Local Action Isn’t Enough, But It Adds Up to Real Impact
Coverage of this research has focused a lot on the “still not good enough” aspect, and that is an important point. In particular, it should be a check on the “we got this” narrative—that forward-thinking cities and businesses will handle this problem, regardless of retrograde federal leadership.
This is something I wrote about previously regarding some of Bloomberg Philanthropies’ efforts and Michael Bloomberg’s statements about large, liberal cities handling what Trump and the GOP will not. It’s nice to think that climate-woke segments of the country can handle the job, even while large swaths of the public and one political party remain unmoved or in opposition. But they can only get so far with a problem this big.
That being said, the report is certainly not downplaying the importance of such individual commitments. Particularly in the United States, the second-largest GHG emitting country, the team highlights promising movements emerging—like the US Climate Alliance, America’s Pledge, and the strong renewables industry—even amid policy rollbacks and surging transportation emissions.
In fact, a big take-home message is that these actions are significant on top of also-necessary federal policy change. The study calls for both a renewed federal commitment to climate change, and expanded sub-national and non-governmental leadership. We need both. Remember, the current national pledges under the Paris Agreement are also insufficient to maintain the 2-degree trajectory (they deliver about a third of the emissions reductions we need).

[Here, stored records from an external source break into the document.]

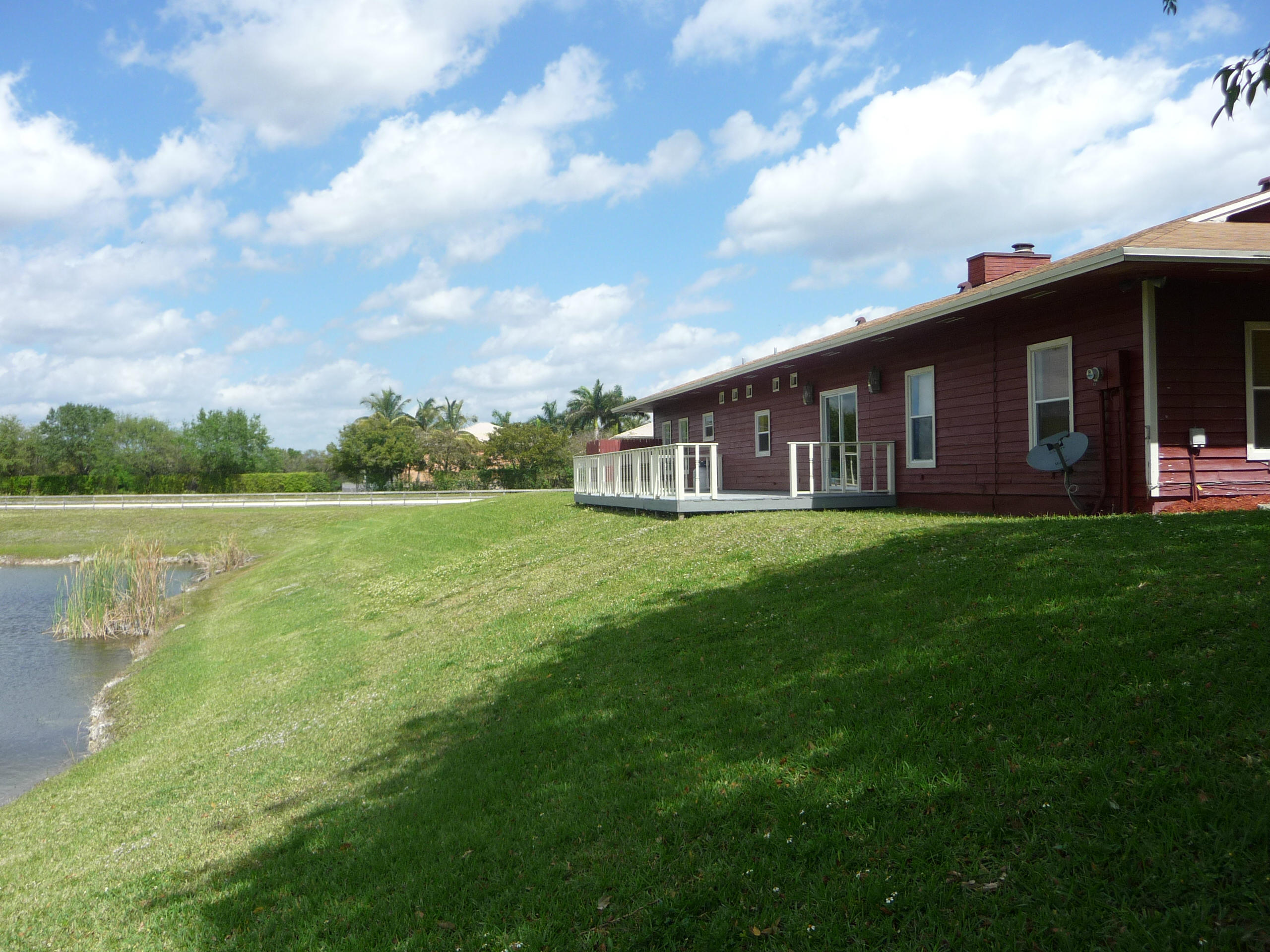 19655 118th Trail South, Unit FRNT Boca Raton, FL 33498 - Photo 17 of 31 a view of a house with a big yard and large trees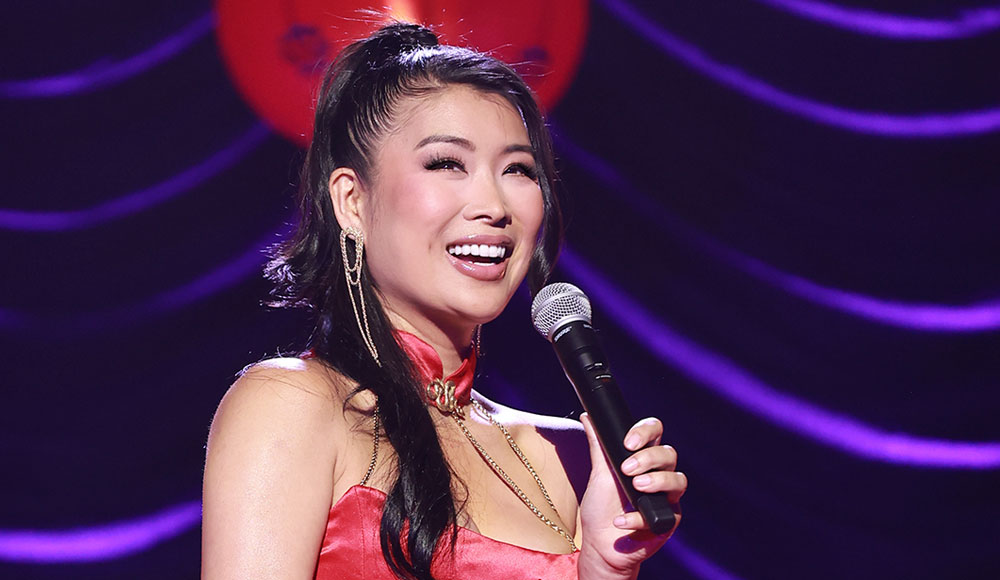 Woman on stage holding a microphone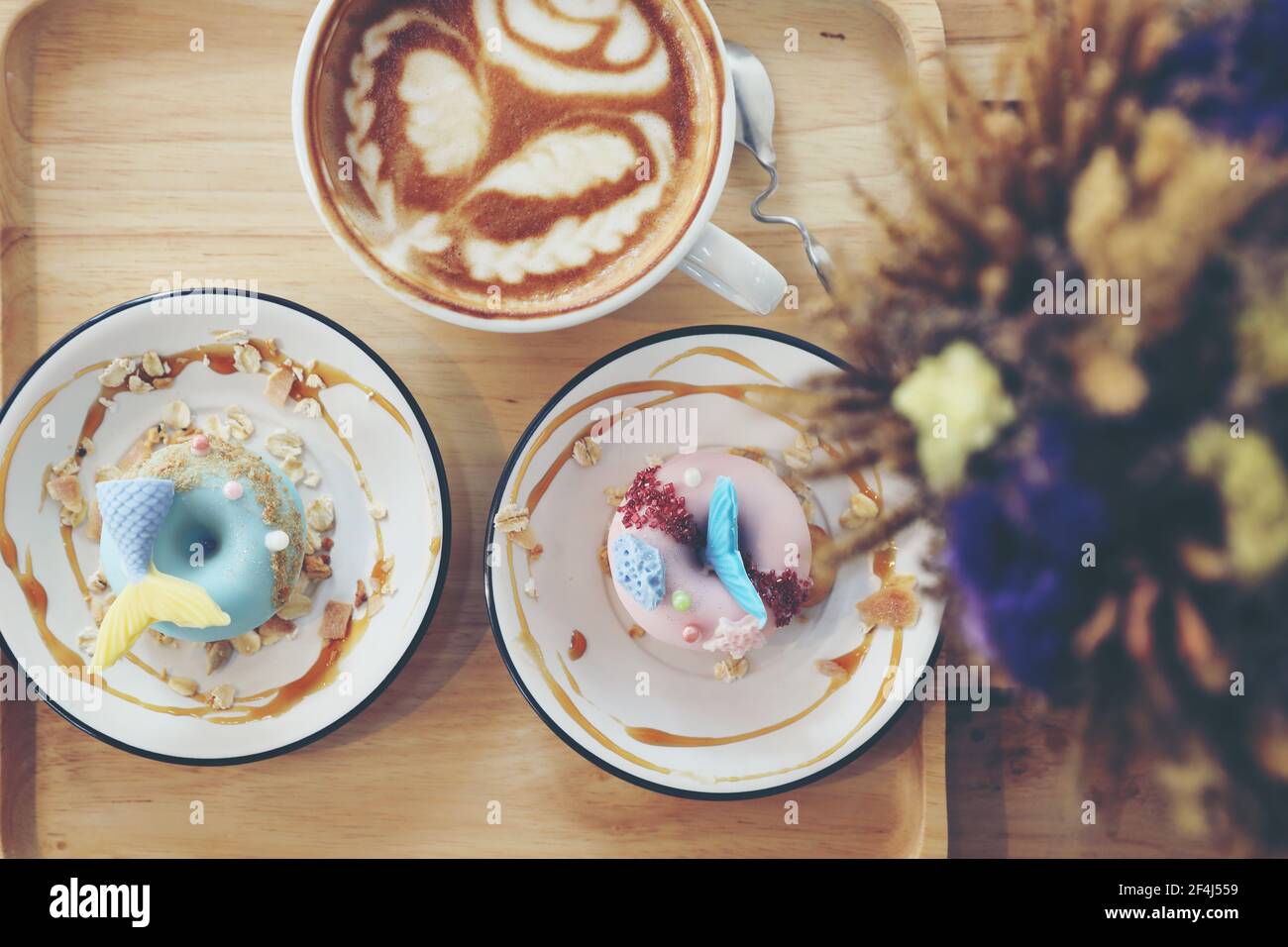 Fancy donut with cute mermaid on top Stock Photo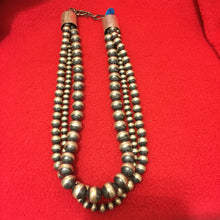 3 strand 18 inch Navajo pearl necklace with large bell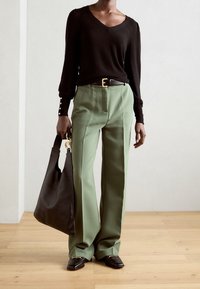 Maglione nero a scollo a V, pantaloni verde a gamba larga, borsa nera e mocassini. Presenta dettagli con bottoni sulle maniche e finiture in oro.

This means donors and foundations have an important part to play, even if they’re not massive funders working on federal policy. We’ve frequently called on funders to give more to climate work (as have leaders within the sector), given the pervasive and severe threats involved. That includes those that might consider themselves too small, or far afield of what they might think of as mainly an environmental issue. Increasingly, regional funders like the Barr and Mott foundations are showing how climate can and should be a local issue.
This report can be taken as a reminder that there’s tremendous room and need for different actors—including foundations and donors of all sizes, geographies, and interests—to make a meaningful dent in climate change.
Think Big, Work Collectively
I’d say the other big takeaway here for funders, when it comes to climate action outside of national policy, is the potential power in collaboration, collective initiatives, and movement building.
This is apparent in the study’s analysis of what it calls “international cooperative initiatives,” which are often seeking more ambitious and systemic improvements, sometimes targeting entire industries or crossing sectors. While there’s more uncertainty around these outcomes, if they were to meet their combined goals, it could even bring our current global trajectory within range of the long-term goals of the Paris Agreement.
This is a reminder that, even if we’re at a point in history when federal action is unlikely, there are lots of ways local action can build up to something much larger.
For example, there’s huge power in local action as a way to set examples and best practices that can be replicated, or to dispel economic and other bogeymen that might be impeding action in less progressive areas.
There’s also chronically underfunded grassroots action—building ground-up support at the community level. While inherently local, grassroots organizing contributes to building a broad-based movement, led by those who are most impacted by climate change, to call for collective action.
It’s precisely that kind of groundswell—along with a mix of actors making strong commitments, and one glorious day, national policy—that could bring about the kind of transformation we need.